> _Material provided_
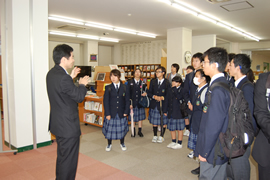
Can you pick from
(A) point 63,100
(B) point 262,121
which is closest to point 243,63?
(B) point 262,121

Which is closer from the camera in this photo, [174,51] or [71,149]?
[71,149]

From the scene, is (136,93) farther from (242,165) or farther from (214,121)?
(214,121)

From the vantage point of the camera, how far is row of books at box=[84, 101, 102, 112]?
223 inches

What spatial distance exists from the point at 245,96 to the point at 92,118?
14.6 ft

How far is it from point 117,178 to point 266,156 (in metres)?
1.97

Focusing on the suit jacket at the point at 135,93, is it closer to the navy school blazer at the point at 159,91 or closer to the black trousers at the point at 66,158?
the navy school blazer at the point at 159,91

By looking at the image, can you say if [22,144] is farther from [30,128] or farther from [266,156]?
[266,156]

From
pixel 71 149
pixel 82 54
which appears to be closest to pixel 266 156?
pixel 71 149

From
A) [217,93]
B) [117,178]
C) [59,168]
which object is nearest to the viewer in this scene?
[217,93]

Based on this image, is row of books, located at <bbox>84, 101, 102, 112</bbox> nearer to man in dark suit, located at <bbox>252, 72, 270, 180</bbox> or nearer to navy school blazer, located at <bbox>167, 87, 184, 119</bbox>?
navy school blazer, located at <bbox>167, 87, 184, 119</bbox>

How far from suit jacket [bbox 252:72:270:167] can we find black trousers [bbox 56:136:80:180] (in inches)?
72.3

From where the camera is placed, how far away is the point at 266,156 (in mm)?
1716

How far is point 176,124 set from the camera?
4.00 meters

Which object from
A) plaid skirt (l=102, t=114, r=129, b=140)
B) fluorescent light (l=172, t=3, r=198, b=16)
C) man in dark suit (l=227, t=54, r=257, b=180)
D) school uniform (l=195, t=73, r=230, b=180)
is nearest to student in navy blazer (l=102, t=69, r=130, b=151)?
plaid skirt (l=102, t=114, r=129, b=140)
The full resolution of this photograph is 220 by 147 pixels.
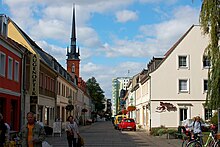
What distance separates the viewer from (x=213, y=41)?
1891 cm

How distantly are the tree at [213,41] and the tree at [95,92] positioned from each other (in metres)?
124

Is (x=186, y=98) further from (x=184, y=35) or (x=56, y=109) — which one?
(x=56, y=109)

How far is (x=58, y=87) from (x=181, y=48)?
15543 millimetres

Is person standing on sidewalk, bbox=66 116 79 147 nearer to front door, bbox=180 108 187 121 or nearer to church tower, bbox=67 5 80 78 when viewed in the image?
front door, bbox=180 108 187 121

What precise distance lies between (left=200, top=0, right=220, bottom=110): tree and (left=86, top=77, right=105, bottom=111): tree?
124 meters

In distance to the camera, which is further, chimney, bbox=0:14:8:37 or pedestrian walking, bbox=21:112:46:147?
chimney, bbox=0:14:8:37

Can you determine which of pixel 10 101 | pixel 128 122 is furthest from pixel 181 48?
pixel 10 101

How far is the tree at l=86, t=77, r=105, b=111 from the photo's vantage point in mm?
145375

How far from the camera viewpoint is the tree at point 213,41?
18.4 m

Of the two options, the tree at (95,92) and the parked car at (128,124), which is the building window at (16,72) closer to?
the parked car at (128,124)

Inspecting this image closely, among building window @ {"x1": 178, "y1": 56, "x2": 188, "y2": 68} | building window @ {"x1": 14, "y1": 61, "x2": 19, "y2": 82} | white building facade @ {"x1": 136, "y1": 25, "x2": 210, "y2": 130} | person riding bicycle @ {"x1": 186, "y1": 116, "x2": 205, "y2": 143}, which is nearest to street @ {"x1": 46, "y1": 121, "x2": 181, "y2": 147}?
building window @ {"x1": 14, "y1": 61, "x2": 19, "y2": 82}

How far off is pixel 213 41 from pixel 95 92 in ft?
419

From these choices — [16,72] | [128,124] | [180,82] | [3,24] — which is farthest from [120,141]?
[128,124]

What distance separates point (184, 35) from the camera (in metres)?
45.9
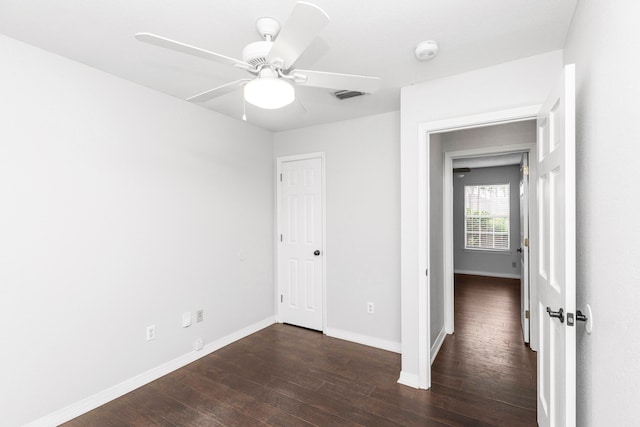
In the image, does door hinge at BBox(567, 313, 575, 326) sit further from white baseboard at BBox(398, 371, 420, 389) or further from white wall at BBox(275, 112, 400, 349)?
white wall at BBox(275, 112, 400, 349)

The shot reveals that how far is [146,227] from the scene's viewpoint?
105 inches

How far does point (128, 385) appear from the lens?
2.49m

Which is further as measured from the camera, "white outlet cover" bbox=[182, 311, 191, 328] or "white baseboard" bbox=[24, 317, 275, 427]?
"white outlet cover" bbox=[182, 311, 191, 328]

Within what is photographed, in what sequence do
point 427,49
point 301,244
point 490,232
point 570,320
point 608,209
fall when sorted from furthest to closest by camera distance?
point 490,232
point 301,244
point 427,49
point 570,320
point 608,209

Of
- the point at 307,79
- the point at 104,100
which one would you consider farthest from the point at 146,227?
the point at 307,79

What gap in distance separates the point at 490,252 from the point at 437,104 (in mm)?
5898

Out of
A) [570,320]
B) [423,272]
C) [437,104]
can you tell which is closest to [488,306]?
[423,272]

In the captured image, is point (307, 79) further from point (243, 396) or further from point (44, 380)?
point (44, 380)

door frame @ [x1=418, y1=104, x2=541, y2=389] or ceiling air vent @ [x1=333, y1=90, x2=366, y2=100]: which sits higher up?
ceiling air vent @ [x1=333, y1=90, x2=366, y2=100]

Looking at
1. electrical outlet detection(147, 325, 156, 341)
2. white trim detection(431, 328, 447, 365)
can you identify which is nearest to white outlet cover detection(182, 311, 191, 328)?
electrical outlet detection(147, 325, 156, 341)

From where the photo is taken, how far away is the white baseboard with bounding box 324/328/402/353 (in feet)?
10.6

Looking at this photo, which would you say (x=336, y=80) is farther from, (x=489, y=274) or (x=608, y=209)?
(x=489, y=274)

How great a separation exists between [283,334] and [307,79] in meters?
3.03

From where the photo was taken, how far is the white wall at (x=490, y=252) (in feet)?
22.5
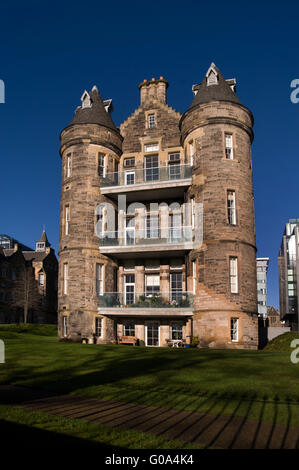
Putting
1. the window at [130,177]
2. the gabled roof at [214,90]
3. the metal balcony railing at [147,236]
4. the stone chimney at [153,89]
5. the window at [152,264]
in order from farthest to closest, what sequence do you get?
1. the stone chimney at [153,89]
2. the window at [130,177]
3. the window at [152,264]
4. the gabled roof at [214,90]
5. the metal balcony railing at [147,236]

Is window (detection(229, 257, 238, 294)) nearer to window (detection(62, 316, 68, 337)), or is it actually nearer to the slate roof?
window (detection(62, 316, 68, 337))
--
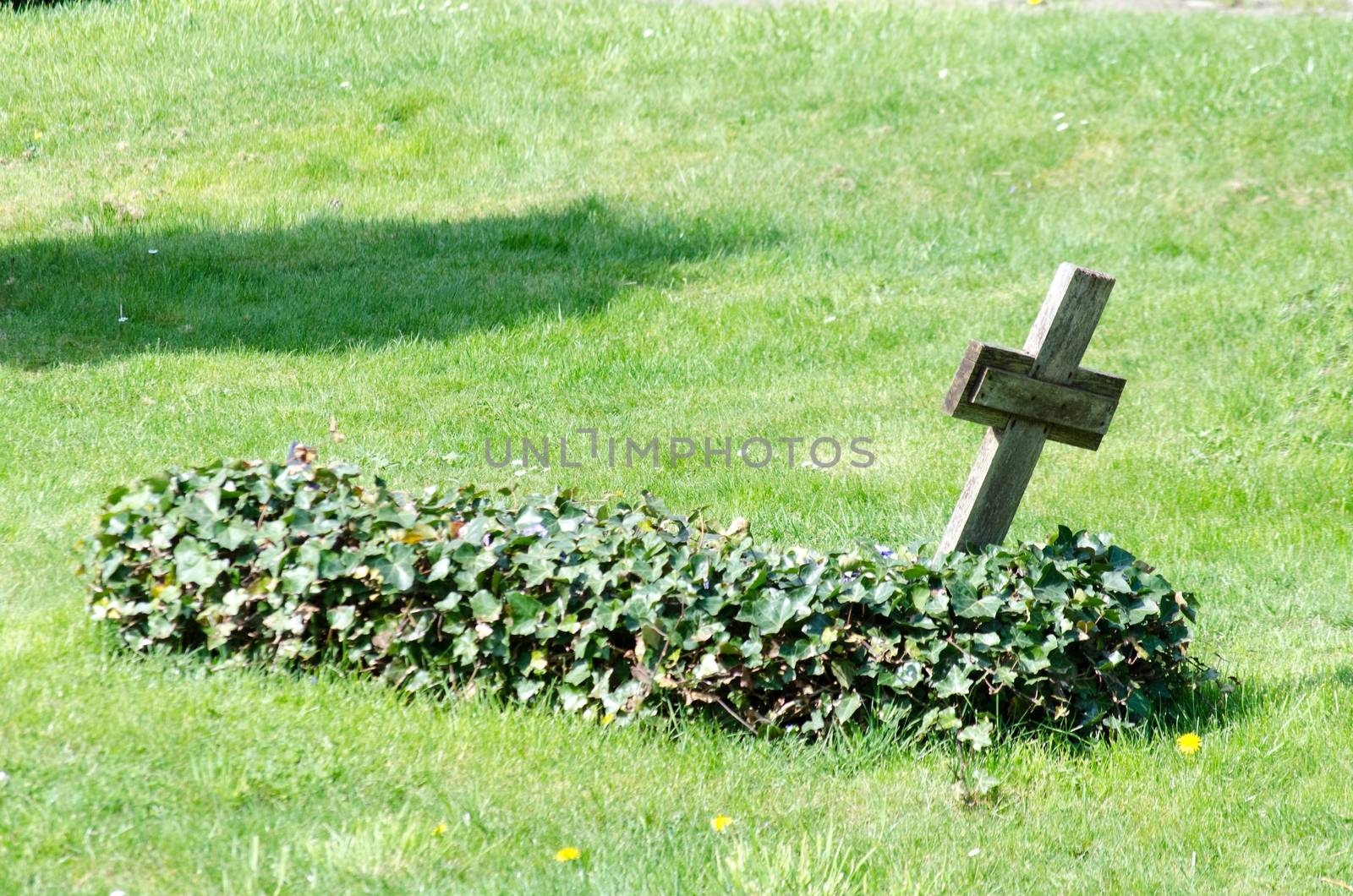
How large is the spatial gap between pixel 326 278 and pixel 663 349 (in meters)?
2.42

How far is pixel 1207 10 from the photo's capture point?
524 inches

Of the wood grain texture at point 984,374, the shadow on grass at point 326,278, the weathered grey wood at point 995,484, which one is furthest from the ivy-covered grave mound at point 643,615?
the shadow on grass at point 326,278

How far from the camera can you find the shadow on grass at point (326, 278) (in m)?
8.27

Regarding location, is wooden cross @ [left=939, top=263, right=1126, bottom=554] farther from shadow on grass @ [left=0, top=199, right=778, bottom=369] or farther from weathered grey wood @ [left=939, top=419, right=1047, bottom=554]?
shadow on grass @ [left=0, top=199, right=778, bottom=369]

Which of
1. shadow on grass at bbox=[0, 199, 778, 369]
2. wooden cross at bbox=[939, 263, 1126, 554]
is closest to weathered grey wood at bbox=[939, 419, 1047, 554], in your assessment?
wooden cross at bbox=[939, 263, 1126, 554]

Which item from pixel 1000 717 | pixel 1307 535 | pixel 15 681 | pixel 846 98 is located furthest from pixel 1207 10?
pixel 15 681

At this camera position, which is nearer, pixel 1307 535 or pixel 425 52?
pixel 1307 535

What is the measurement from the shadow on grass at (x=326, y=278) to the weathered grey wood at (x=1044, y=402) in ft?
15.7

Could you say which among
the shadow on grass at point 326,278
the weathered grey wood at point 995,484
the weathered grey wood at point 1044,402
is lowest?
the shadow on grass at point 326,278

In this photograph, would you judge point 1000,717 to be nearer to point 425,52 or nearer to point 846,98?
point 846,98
--
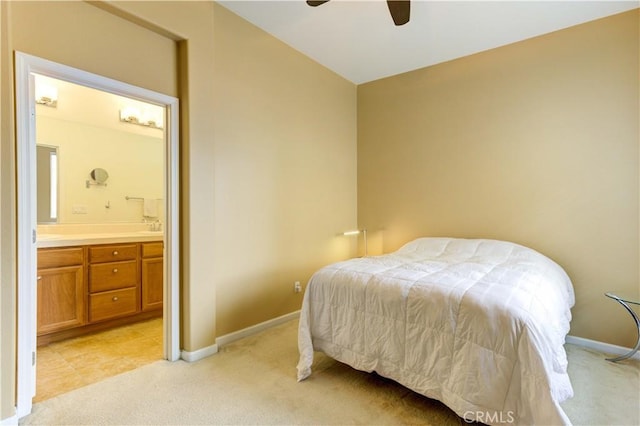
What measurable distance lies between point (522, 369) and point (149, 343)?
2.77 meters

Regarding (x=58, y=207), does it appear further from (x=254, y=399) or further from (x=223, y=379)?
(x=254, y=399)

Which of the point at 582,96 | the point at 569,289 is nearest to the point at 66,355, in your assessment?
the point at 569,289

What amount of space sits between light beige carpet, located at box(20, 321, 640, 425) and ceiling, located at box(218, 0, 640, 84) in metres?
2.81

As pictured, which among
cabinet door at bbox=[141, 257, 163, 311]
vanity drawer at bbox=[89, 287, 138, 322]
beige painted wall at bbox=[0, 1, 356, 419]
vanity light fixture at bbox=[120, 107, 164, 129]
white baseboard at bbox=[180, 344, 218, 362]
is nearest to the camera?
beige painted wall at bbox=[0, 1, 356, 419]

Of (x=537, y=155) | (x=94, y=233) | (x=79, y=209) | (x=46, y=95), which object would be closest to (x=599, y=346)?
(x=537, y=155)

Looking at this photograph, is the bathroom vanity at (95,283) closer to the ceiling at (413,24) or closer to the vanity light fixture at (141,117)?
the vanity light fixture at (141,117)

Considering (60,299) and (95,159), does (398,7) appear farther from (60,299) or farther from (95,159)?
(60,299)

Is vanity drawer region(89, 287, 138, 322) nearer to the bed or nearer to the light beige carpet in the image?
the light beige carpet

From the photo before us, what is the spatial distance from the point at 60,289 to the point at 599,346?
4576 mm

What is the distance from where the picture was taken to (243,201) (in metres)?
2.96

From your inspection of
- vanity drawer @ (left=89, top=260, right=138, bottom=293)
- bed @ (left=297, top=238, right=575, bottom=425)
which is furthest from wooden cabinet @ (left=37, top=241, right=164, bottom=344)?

> _Task brief_
Locate every line of the records above that contains the string "navy" with matching case, and copy each such line in full.

> _Result_
Focusing on the suit jacket at the point at 135,93, is it closer to the navy school blazer at the point at 159,91 or closer to the black trousers at the point at 66,158?
the navy school blazer at the point at 159,91
Based on this image, is row of books, located at <bbox>84, 101, 102, 112</bbox> nearer to man in dark suit, located at <bbox>252, 72, 270, 180</bbox> or nearer to navy school blazer, located at <bbox>167, 87, 184, 119</bbox>?
navy school blazer, located at <bbox>167, 87, 184, 119</bbox>
is nearest to student in navy blazer (l=102, t=69, r=130, b=151)?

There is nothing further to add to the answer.